Return word for word the rows from the line that contains "At what distance away" through the line that contains "27.8 meters", with both of those lines included. Leave the pictures out of your answer.

— START Exercise materials —

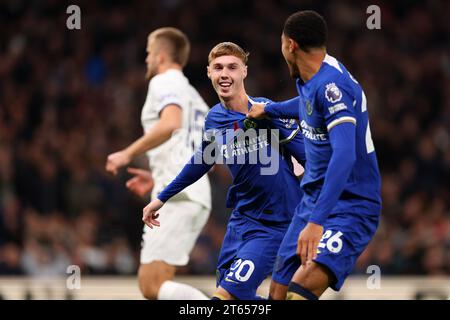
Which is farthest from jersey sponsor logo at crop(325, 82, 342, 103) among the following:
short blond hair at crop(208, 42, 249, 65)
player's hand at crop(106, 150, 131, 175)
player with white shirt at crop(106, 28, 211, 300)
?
player with white shirt at crop(106, 28, 211, 300)

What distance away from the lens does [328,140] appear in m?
4.87

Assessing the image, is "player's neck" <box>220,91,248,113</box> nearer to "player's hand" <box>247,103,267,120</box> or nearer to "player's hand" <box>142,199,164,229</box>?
"player's hand" <box>247,103,267,120</box>

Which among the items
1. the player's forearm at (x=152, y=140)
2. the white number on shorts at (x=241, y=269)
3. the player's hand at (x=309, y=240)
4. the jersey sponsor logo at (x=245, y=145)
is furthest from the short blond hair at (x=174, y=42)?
the player's hand at (x=309, y=240)

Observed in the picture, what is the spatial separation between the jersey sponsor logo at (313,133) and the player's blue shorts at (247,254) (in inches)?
36.8

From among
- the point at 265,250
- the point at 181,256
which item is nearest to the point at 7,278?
the point at 181,256

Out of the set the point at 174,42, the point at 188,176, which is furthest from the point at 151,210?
the point at 174,42

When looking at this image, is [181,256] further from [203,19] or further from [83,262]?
[203,19]

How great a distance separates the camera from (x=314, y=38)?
16.0 feet

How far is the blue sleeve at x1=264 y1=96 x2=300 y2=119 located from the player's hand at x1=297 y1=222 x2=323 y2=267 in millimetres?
976

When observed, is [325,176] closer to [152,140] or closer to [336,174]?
[336,174]

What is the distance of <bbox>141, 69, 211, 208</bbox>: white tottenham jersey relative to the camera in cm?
715

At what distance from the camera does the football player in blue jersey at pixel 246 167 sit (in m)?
5.67

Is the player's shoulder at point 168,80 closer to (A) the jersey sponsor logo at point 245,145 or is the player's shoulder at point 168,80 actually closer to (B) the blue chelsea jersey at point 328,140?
(A) the jersey sponsor logo at point 245,145

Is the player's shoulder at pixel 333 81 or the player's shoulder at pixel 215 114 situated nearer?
the player's shoulder at pixel 333 81
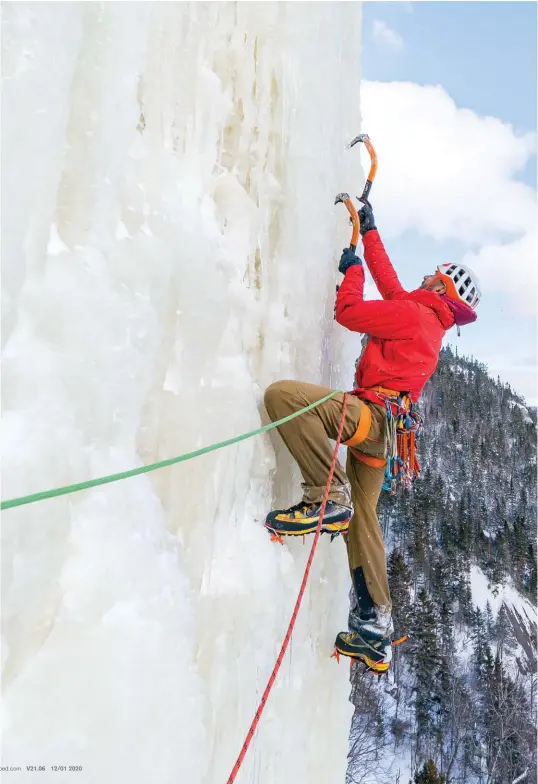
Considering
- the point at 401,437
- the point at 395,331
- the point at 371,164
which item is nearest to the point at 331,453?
the point at 401,437

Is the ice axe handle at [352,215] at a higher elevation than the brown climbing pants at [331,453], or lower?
higher

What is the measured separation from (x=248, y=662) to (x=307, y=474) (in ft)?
2.56

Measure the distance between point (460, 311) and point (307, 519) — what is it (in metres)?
1.17

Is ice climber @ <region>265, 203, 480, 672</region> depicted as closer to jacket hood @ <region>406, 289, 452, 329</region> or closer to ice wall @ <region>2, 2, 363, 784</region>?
jacket hood @ <region>406, 289, 452, 329</region>

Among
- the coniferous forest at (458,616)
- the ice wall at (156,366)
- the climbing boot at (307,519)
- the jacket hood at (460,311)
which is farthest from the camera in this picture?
the coniferous forest at (458,616)

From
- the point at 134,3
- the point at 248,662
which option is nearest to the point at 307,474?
the point at 248,662

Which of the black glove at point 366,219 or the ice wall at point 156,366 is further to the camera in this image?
the black glove at point 366,219

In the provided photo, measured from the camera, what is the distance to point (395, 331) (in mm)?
2482

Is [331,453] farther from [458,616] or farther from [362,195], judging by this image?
[458,616]

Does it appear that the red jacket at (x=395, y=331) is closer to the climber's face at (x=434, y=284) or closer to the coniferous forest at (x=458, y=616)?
the climber's face at (x=434, y=284)

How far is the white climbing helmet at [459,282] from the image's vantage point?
260 centimetres

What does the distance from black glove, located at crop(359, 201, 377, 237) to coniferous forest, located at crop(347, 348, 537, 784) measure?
63.6 ft

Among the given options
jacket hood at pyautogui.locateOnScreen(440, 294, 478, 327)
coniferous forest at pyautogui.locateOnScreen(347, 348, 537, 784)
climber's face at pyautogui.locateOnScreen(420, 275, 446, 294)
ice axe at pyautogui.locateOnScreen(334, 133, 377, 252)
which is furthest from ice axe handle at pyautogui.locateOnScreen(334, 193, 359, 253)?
coniferous forest at pyautogui.locateOnScreen(347, 348, 537, 784)

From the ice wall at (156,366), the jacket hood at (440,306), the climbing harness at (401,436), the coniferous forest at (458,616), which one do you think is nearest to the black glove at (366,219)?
the ice wall at (156,366)
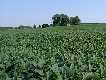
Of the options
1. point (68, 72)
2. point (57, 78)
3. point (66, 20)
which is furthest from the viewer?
point (66, 20)

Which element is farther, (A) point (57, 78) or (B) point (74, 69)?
(B) point (74, 69)

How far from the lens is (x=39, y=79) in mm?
6074

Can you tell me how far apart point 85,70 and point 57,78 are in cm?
86

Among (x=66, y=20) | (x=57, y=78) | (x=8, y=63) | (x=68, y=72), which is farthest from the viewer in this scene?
(x=66, y=20)

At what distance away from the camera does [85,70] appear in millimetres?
6281

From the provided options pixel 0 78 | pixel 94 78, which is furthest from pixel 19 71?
pixel 94 78

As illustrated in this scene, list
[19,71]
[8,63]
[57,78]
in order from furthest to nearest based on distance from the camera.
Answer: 1. [8,63]
2. [19,71]
3. [57,78]

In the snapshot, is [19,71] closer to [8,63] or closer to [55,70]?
[8,63]

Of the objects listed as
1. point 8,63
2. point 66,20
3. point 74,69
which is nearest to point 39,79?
point 74,69

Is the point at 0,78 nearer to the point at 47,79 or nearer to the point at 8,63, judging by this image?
the point at 47,79

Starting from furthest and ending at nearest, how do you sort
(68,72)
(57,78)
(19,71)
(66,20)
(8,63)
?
1. (66,20)
2. (8,63)
3. (19,71)
4. (68,72)
5. (57,78)

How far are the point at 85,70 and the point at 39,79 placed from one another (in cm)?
86

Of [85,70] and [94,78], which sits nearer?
[94,78]

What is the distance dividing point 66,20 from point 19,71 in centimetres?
12157
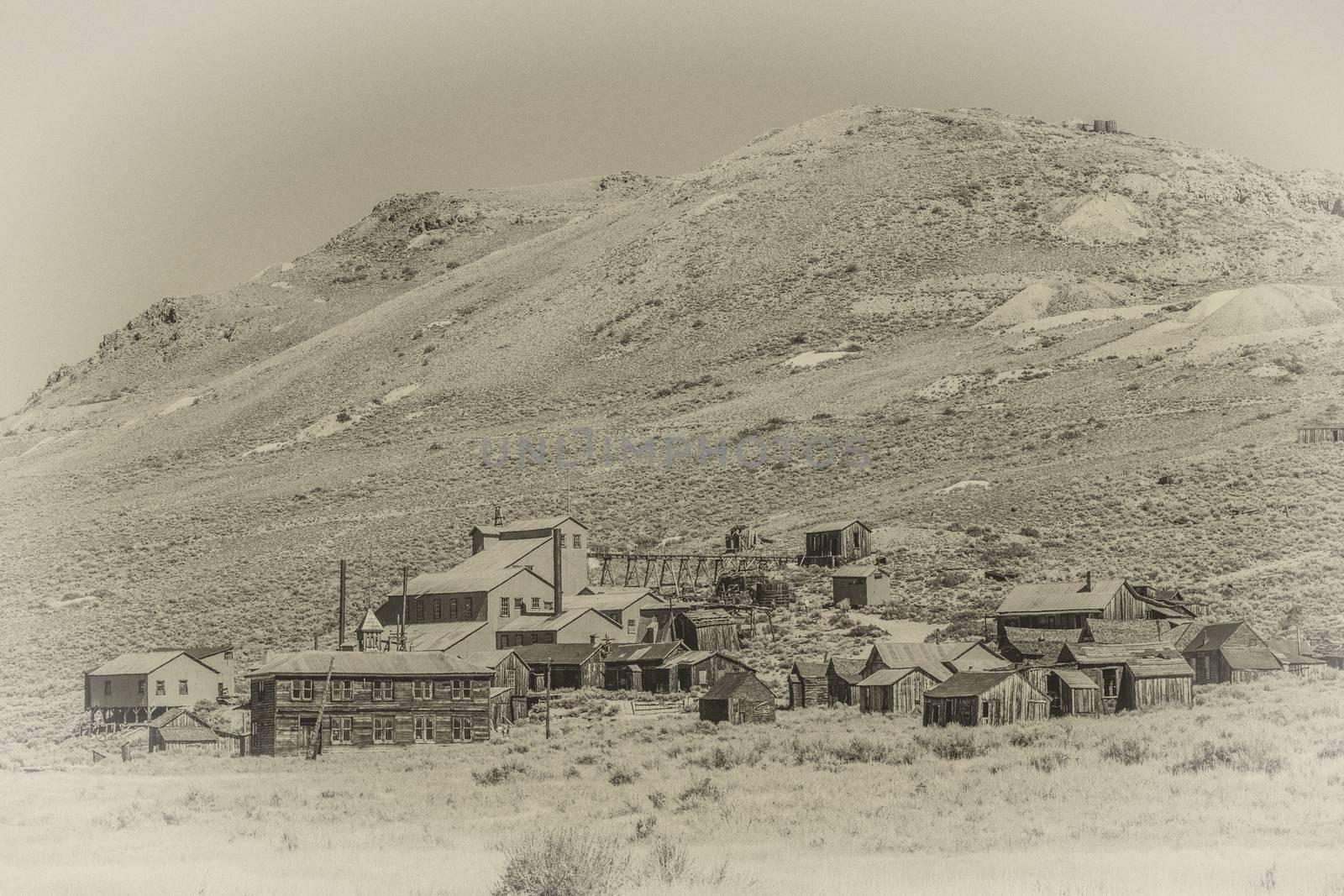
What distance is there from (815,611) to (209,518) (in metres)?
42.9

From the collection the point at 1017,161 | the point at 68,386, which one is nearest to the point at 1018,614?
the point at 1017,161

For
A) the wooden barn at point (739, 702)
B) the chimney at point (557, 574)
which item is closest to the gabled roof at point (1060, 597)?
the wooden barn at point (739, 702)

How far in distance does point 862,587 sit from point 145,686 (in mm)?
25385

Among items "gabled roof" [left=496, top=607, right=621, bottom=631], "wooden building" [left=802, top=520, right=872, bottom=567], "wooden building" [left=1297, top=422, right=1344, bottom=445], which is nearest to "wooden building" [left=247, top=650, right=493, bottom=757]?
"gabled roof" [left=496, top=607, right=621, bottom=631]

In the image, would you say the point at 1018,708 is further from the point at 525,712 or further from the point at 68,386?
the point at 68,386

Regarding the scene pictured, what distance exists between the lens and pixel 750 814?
27.8 meters

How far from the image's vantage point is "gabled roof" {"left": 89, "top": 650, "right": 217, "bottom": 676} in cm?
5091

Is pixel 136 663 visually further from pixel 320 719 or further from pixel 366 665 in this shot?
pixel 320 719

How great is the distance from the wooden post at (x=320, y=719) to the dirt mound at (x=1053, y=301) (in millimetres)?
78739

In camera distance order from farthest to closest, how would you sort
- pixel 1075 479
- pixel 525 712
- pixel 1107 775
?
pixel 1075 479 → pixel 525 712 → pixel 1107 775

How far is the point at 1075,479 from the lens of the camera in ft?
242

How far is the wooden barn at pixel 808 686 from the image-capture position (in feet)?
152

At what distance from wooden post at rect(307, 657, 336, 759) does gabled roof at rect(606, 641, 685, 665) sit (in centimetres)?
1193

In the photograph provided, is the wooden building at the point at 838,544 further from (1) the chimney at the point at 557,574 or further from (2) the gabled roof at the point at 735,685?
(2) the gabled roof at the point at 735,685
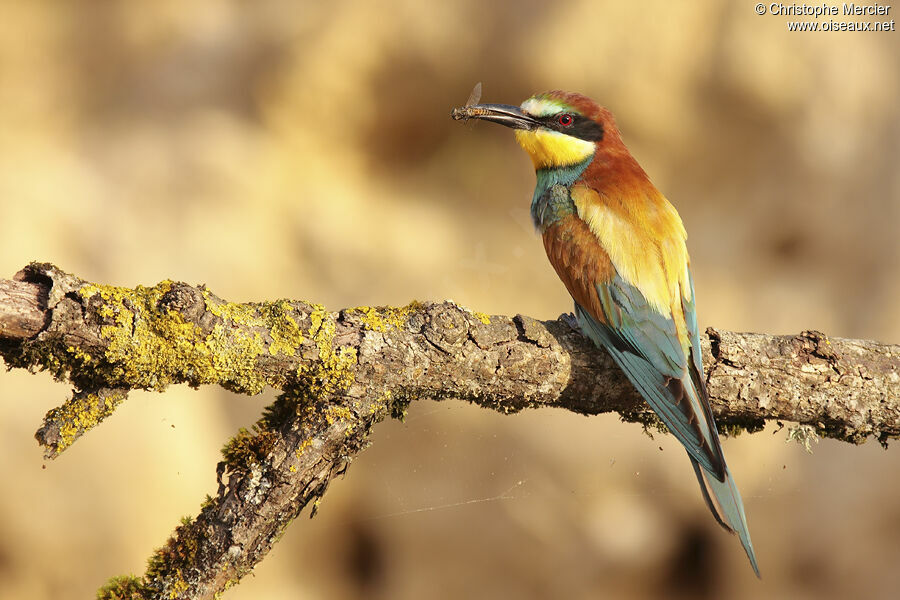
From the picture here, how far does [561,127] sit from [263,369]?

— END Exercise materials —

Output of the task:
At what distance away from the camera does [85,70] appear in millimetres?
6281

From the provided options pixel 0 78 | pixel 94 78, which is furthest from pixel 19 71?
pixel 94 78

As illustrated in this scene, list
[19,71]
[8,63]
[57,78]
in order from furthest to nearest based on distance from the camera.
Answer: 1. [8,63]
2. [19,71]
3. [57,78]

In the snapshot, is [19,71] closer to [8,63] or closer to [55,70]?
[8,63]

Of the objects listed as
1. point 8,63
2. point 66,20
3. point 74,69
which is nearest to point 39,79?
point 74,69

Is the point at 0,78 nearer to the point at 47,79 or nearer to the point at 8,63, judging by this image?
the point at 47,79

Starting from furthest and ending at nearest, how do you sort
(68,72)
(57,78)
(19,71)
(66,20)
(8,63)
?
1. (66,20)
2. (8,63)
3. (19,71)
4. (68,72)
5. (57,78)

How far are the point at 85,70 and the point at 39,79 placed from one another (in cm)?
86

Of [85,70] and [94,78], which sits nearer?
[94,78]

What is the distance dividing point 66,20 from point 19,71 in centimetres?
12157
What distance is there from (815,611) to (209,518) (in metres)?
42.9

From the collection the point at 1017,161 | the point at 68,386, which one is nearest to the point at 1018,614?
the point at 1017,161

For
A) the wooden barn at point (739, 702)
B) the chimney at point (557, 574)
which item is closest to the gabled roof at point (1060, 597)?
the wooden barn at point (739, 702)

How far in distance does point 862,587 sit from point 145,686 (in mm)?
25385

Among items "gabled roof" [left=496, top=607, right=621, bottom=631], "wooden building" [left=802, top=520, right=872, bottom=567], "wooden building" [left=1297, top=422, right=1344, bottom=445], which is nearest to "wooden building" [left=247, top=650, right=493, bottom=757]?
"gabled roof" [left=496, top=607, right=621, bottom=631]

In the image, would you say the point at 1018,708 is further from the point at 525,712 or further from the point at 68,386?
the point at 68,386

Regarding the scene pictured, what distance exists between the lens and pixel 750 814?
27.8 meters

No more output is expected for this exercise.